Jane Clary, health specialist with the Mississippi State University Extension Service, said prevention is a major part of health care.
"Anything that can be done to maintain good health, prevent health from deteriorating, and identify and treat medical problems when they occur will help keep the costs of health care down," Clary said.
Melinda Pitts, a research economist with the Federal Reserve Bank of Atlanta, said experts don't expect health care spending to slow down.
"The United States spends far more on managed health care than any other developed country," she said at a recent statewide video conference that was part of Mississippi Consumer Education Month.
Hospital expenses account for 30 percent of total health care expenditures, and this number is growing rapidly. She said consumers are the biggest reason why health care costs are rising.
"I behave differently with insurance than without," Pitts said.
A person with insurance typically pays 20 percent of the cost of a procedure after the deductible is met. Some insurance offers a co-pay amount where the insured pays a low, fixed amount for certain services or prescriptions regardless of the deductible. Pitts said consumers who pay the full amount for a doctor visit, test or medication tend to use less of these services than insured consumers who only pay a portion of the cost.
Pitts said changes being made in the health care system are "shifting more of the burden of health care costs onto the consumer," a trend she expects to continue.
Clary urged consumers to make careful decisions about their health and lifestyle to give themselves the best chance of living a healthy life without high medical costs, but many are making bad choices.
About 25 percent of Mississippians age 18 and older use tobacco despite its known dangers to the smoker and those exposed to second-hand smoke. Nearly one-third of adult Mississippians report no leisure physical activity, but 30 minutes a day are recommended to reduce chronic diseases.
"A sedentary life leads to diabetes, cardiovascular disease, osteoporosis and cancer," Clary said.
She said only 18 percent of Mississippians age 18 and older eat the recommended five fruits and vegetables a day, and most do not choose wisely from the food groups, balancing calories taken in with energy burned.
"Prevention is the key. It is important for people to maintain their own health and to develop positive health habits," Clary said. "The decisions made now will impact the cost and level of care needed later in life."
The Extension Service works to educate Mississippians on what leads to healthy lives and to motivate them to make needed changes.
Mississippi in Motion is an ongoing program designed to encourage healthy lifestyles. It is a team-approach that offers social support as participants follow a 12-week program of health and nutrition lessons and encouragement to create habits of exercise.
Know Your Numbers is a health screening program for early detection offered through the Extension Service and the Mississippi Chronic Illness Coalition.
"Healthy people have a cholesterol level below 200, blood pressure less than 120/80, a glucose level of 80 to 120 or less than 126 if they're fasting, and a body mass index less than 25," Clary said.

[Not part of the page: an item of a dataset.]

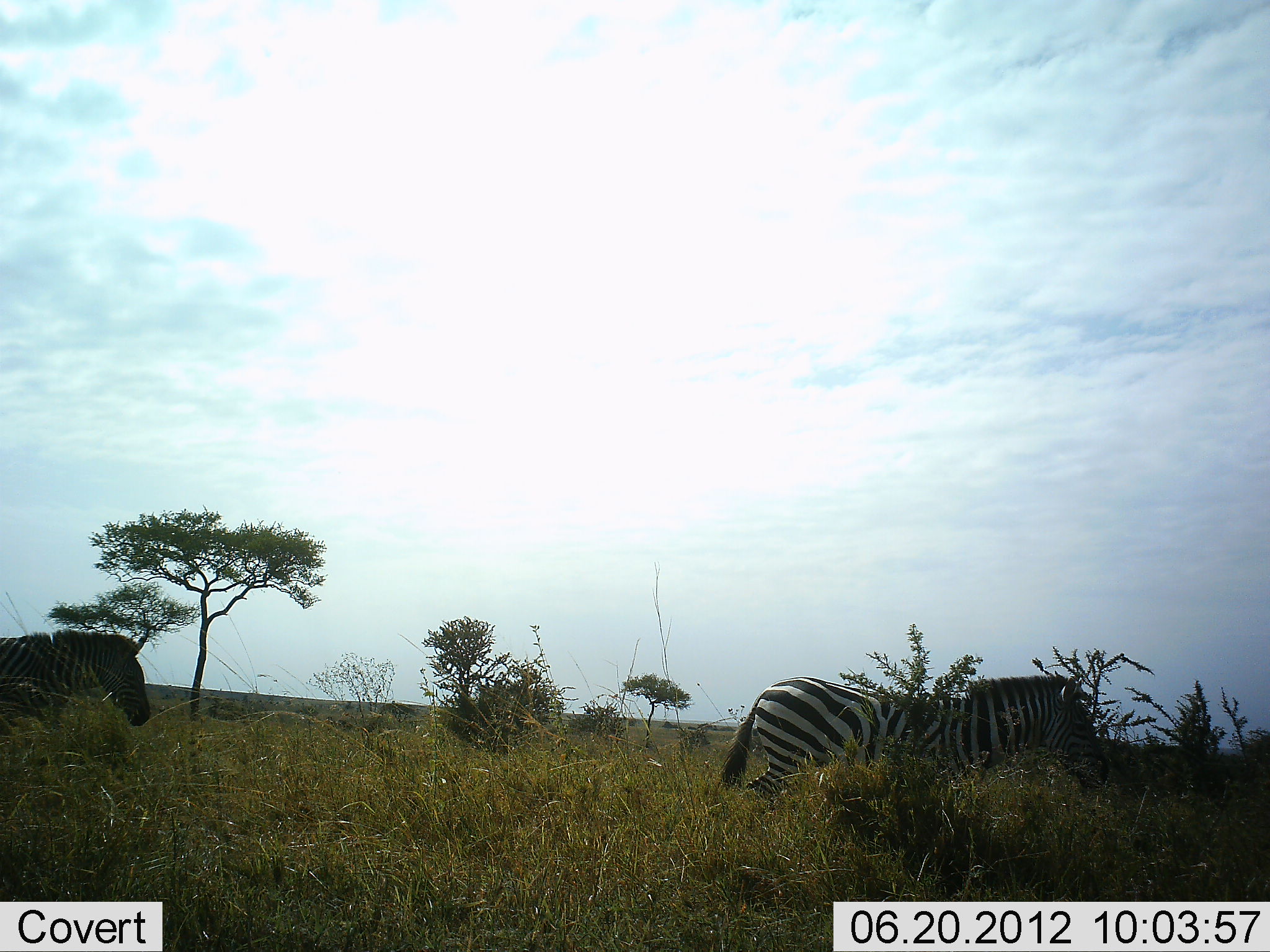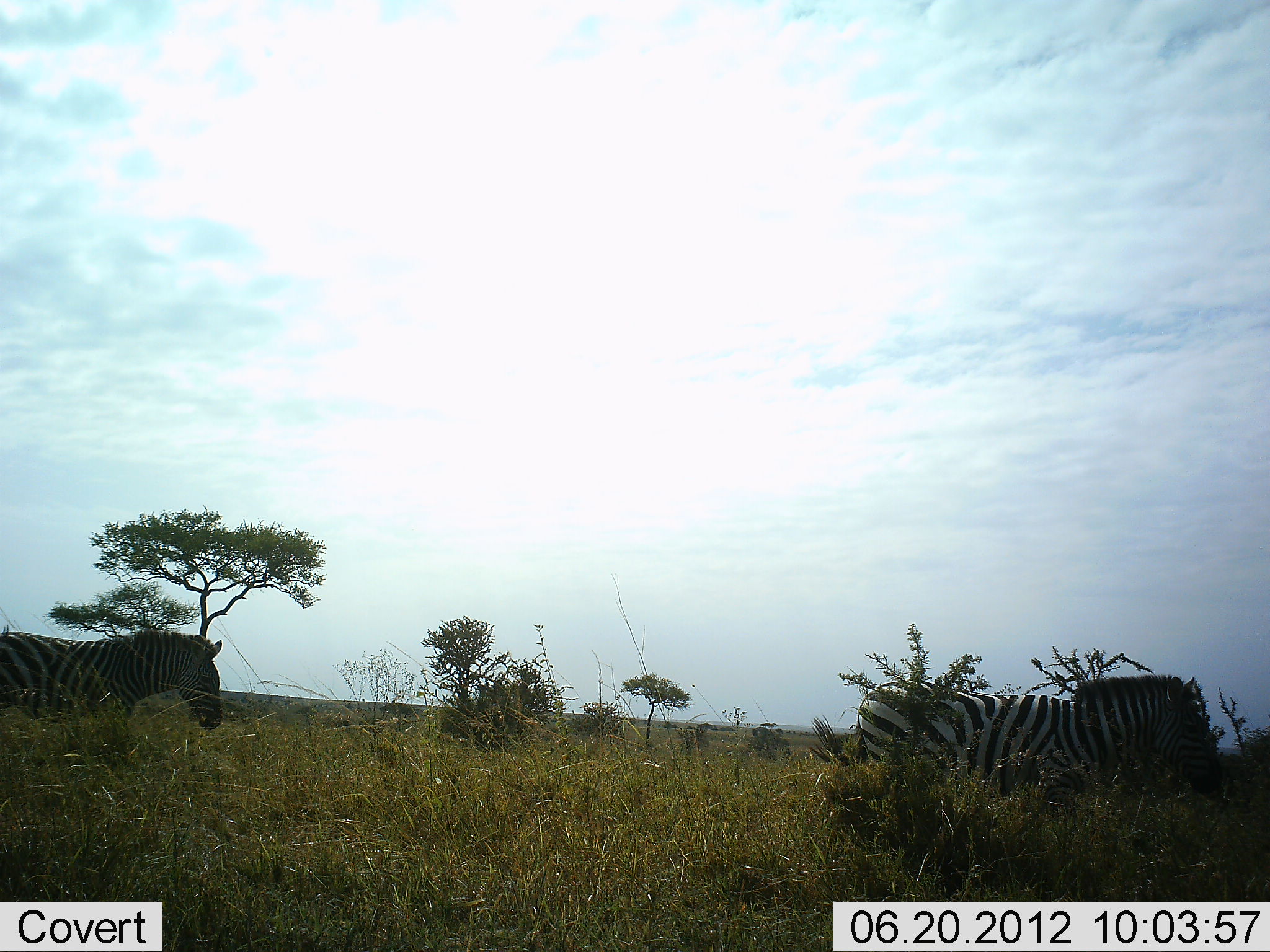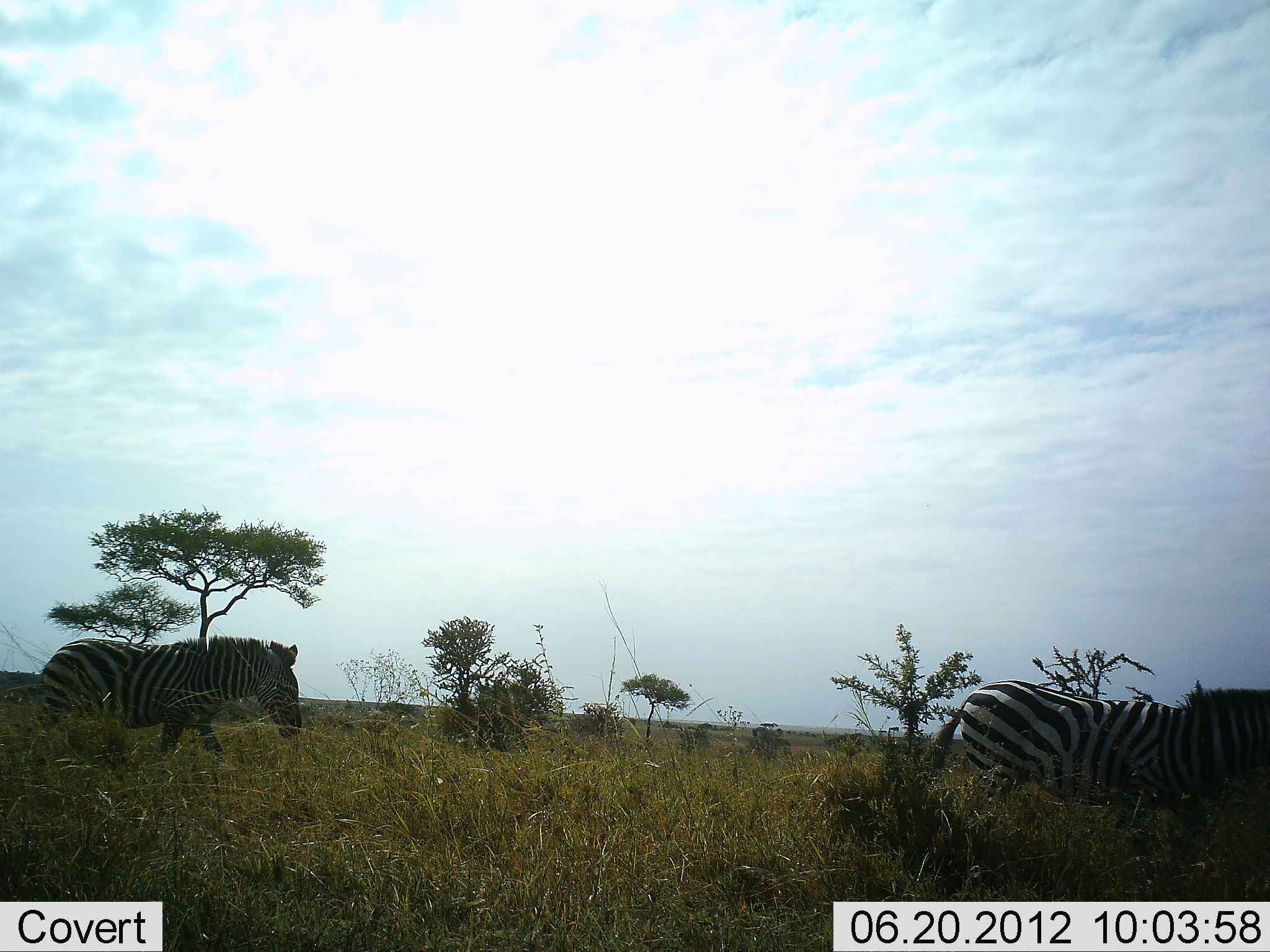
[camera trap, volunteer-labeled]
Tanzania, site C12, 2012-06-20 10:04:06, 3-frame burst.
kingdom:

She encouraged everyone to know their health status and take any steps possible to improve their overall health. Have a plan for managing chronic problems and complete an advance health care directive, a legal document that dictates an individuals wishes concerning their medical care when they are no longer able to make those decisions.
"Be a wise consumer of health care" was one of four sessions organized by Bobbie Shaffett, Extension family resource management specialist, to highlight Mississippi Consumer Education Month.